I've been looking at Java and ANTRL4, a very nice combination to build parsers. 我一直在研究Java和ANTRL4,这是一个非常好的组合来构建解析器。 However, as I test them, I'm noting that parsing doesn't start until I send an EOF (CMD-D on a Mac, for example) to the input. 但是,当我测试它们时,我注意到在我将EOF(例如Mac上的CMD-D)发送到输入之前,解析不会启动。 That's fine for parsing a file but I can easily imagine building tools such as command line shells/processors very quickly with ANTLR. 这对于解析文件很好,但我可以很容易地想象使用ANTLR快速构建命令行shell /处理器等工具。 But it isn't doable unless I can make it parse as characters are typed (so that things happen after RETURN or even after a TAB if one wanted to do command completion, say). 但是这是不可行的,除非我可以在键入字符时进行解析(因此事情发生在RETURN之后,甚至在TAB之后如果想要完成命令完成,比如说)。

Anyone know how to do this? 有人知道怎么做吗?

The simplest way to use Antlr4 'interactively' is to recognize that the parsing operation is quite fast and that, in a warm VM, re-instancing the parser is also quite fast. “交互式”使用Antlr4的最简单方法是识别解析操作非常快,并且在温暖的VM中,重新实例化解析器也非常快。 Indeed, well more than fast enough to re-parse the entire input text between each keystroke. 实际上,远远快于在每次击键之间重新解析整个输入文本。
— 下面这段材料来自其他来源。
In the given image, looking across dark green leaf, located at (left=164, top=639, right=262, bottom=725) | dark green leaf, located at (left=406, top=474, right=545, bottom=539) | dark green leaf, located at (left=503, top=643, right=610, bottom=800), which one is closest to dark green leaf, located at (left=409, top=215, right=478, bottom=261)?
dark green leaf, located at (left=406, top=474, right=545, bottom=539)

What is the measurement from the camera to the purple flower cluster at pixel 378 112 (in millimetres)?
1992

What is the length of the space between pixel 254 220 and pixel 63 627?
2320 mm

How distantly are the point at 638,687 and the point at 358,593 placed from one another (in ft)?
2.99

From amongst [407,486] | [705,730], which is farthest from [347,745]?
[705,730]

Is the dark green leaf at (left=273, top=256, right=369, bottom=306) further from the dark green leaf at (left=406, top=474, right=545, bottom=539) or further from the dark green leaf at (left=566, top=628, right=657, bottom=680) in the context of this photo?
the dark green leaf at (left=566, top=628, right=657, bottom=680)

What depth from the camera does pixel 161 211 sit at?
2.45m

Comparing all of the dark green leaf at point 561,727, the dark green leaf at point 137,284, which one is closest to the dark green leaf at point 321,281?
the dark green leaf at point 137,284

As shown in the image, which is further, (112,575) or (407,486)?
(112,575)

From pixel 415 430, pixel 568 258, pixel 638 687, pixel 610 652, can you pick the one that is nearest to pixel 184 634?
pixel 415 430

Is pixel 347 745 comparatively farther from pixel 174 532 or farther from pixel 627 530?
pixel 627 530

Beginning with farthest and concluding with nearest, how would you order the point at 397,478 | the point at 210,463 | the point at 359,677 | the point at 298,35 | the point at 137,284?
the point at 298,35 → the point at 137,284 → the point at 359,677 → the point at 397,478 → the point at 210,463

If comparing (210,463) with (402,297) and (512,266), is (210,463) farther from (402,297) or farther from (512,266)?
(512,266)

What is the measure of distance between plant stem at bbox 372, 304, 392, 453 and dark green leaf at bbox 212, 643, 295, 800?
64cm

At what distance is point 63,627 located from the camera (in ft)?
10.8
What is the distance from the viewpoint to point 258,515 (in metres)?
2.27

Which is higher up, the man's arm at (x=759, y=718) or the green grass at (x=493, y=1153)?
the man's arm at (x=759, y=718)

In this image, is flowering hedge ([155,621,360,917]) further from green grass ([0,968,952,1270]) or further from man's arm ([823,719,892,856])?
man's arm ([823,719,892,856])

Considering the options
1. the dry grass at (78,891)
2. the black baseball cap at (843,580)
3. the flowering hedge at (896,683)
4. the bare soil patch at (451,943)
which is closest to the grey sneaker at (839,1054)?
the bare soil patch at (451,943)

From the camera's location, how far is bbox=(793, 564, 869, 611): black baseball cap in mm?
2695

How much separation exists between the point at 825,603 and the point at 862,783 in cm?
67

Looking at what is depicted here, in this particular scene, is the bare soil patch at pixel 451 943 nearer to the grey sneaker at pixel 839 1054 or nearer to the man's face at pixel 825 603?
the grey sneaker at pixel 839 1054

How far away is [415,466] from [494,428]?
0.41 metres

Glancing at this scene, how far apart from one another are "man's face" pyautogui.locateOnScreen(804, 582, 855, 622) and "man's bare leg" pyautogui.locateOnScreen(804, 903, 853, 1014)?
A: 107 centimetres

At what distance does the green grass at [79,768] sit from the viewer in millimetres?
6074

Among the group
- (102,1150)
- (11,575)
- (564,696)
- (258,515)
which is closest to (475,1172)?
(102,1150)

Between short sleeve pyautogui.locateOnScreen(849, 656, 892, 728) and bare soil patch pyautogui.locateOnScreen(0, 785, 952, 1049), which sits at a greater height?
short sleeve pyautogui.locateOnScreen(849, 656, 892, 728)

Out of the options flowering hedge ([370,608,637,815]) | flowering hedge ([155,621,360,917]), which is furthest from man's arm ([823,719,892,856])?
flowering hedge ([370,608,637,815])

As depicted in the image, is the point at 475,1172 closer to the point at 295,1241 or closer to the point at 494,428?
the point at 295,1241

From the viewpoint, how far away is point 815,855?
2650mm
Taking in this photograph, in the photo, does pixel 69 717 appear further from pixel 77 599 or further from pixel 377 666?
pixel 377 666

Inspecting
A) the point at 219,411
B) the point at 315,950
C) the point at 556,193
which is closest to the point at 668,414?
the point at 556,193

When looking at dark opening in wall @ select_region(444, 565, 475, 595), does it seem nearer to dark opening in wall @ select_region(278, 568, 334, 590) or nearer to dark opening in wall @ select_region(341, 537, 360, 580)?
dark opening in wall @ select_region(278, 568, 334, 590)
The basic strategy is, from a key event, grab the entire current input text and process it in a non-display thread. 基本策略是,从关键事件中获取整个当前输入文本并在非显示线程中处理它。 If the processing does not complete before the next key event, discard the processing thread and start a new one. 如果处理未在下一个键事件之前完成,则丢弃处理线程并开始新的处理线程。 When a processing iteration does complete, set the next key event to buffer (as needed) and apply the results to the input text. 处理迭代完成后,将下一个键事件设置为缓冲区(根据需要)并将结果应用于输入文本。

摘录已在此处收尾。